# [What is required]
Restate the full set of records exactly, without adding or dropping a word.

━━━ Exercise materials ━━━

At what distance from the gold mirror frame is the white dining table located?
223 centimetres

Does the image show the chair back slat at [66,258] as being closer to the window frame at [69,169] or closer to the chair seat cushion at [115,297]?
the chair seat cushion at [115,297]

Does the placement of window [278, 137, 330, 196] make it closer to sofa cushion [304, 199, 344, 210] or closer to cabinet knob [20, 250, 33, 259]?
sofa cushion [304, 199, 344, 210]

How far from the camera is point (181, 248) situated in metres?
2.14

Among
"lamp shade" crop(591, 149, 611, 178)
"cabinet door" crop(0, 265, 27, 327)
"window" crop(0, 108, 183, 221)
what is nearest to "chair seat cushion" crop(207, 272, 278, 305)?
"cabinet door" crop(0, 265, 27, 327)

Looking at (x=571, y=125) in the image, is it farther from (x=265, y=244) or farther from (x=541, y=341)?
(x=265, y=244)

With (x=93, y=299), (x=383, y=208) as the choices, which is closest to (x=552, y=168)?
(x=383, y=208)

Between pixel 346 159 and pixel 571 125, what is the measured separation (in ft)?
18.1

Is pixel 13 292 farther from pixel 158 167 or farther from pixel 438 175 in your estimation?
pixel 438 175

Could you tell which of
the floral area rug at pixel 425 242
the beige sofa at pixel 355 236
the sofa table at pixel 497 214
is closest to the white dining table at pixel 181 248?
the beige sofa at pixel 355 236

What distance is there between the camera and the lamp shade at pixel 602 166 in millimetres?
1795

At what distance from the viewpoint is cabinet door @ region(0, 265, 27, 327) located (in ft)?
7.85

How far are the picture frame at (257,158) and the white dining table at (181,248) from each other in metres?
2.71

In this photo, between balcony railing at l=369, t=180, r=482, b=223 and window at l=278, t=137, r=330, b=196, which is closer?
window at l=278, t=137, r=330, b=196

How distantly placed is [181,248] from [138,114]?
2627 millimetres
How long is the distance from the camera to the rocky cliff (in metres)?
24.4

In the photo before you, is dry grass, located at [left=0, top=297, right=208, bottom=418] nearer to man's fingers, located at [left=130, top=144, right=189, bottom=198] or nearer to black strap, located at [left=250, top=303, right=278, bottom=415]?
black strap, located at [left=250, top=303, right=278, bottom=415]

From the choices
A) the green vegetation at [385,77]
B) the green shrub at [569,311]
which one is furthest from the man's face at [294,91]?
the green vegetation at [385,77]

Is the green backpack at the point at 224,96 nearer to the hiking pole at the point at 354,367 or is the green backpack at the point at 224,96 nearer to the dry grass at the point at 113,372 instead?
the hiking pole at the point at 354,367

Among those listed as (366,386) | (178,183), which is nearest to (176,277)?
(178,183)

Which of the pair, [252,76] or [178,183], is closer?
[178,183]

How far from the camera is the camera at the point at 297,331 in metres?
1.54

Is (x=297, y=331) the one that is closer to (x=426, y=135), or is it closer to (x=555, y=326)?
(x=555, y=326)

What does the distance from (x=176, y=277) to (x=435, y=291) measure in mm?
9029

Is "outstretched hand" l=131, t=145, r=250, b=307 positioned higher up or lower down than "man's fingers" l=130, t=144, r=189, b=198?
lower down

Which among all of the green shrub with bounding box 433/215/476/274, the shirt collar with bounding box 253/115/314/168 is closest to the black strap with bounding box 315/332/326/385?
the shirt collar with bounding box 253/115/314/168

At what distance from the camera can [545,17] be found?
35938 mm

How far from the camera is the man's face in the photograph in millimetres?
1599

━━━

# [Completed exercise]
At what distance from the gold mirror frame is the white dining table located?
223 centimetres

Does the image show the chair back slat at [66,258] as being closer to the window frame at [69,169] or closer to the chair seat cushion at [115,297]?
the chair seat cushion at [115,297]

Does the placement of window [278, 137, 330, 196] make it closer to sofa cushion [304, 199, 344, 210] or closer to cabinet knob [20, 250, 33, 259]?
sofa cushion [304, 199, 344, 210]

How far from the camera is point (181, 248) situated in metres?
2.14

Among
"lamp shade" crop(591, 149, 611, 178)
"cabinet door" crop(0, 265, 27, 327)
"window" crop(0, 108, 183, 221)
what is nearest to "chair seat cushion" crop(207, 272, 278, 305)?
"cabinet door" crop(0, 265, 27, 327)

Looking at (x=571, y=125) in the image, is it farther from (x=265, y=244) or farther from (x=541, y=341)?
(x=265, y=244)

With (x=93, y=299), (x=383, y=208) as the choices, which is closest to (x=552, y=168)?
(x=383, y=208)

Between pixel 346 159 and pixel 571 125, what is the measured separation (in ft)?
18.1

Is pixel 13 292 farther from pixel 158 167 or farther from pixel 438 175 in your estimation?
pixel 438 175

Could you tell which of
the floral area rug at pixel 425 242
the beige sofa at pixel 355 236
the sofa table at pixel 497 214
is closest to the white dining table at pixel 181 248?
the beige sofa at pixel 355 236

What distance is there between the camera and the lamp shade at pixel 602 166 in millimetres?
1795

At what distance from the viewpoint is cabinet door @ region(0, 265, 27, 327) located (in ft)?
7.85

How far are the picture frame at (257,158) and the white dining table at (181,248) from each other in metres?
2.71

In this photo, between balcony railing at l=369, t=180, r=482, b=223 and window at l=278, t=137, r=330, b=196, which is closer?
window at l=278, t=137, r=330, b=196

How distantly placed is [181,248] from [138,114]?
2627 millimetres
How long is the distance from the camera to the rocky cliff (in metres)?
24.4

In the photo before you, is dry grass, located at [left=0, top=297, right=208, bottom=418] nearer to man's fingers, located at [left=130, top=144, right=189, bottom=198] or nearer to black strap, located at [left=250, top=303, right=278, bottom=415]?
black strap, located at [left=250, top=303, right=278, bottom=415]

From the choices
A) the green vegetation at [385,77]
B) the green shrub at [569,311]
which one is furthest from the man's face at [294,91]?
the green vegetation at [385,77]

Is the green backpack at the point at 224,96 nearer to the hiking pole at the point at 354,367 or is the green backpack at the point at 224,96 nearer to the dry grass at the point at 113,372 instead?
the hiking pole at the point at 354,367

Among those listed as (366,386) | (178,183), which is nearest to (176,277)?
(178,183)

Which of the pair, [252,76] or [178,183], is closer?
[178,183]

How far from the camera is the camera at the point at 297,331 in metres?
1.54

Is (x=297, y=331) the one that is closer to (x=426, y=135), or is it closer to (x=555, y=326)?
(x=555, y=326)

What does the distance from (x=176, y=277) to (x=435, y=291) measure in mm?
9029

Is "outstretched hand" l=131, t=145, r=250, b=307 positioned higher up or lower down than "man's fingers" l=130, t=144, r=189, b=198?
lower down

Which among all of the green shrub with bounding box 433/215/476/274, the shirt collar with bounding box 253/115/314/168 is closest to the black strap with bounding box 315/332/326/385?
the shirt collar with bounding box 253/115/314/168

At what distance from the camera can [545,17] be found?
35938 mm

How far from the camera is the man's face in the photograph in millimetres?
1599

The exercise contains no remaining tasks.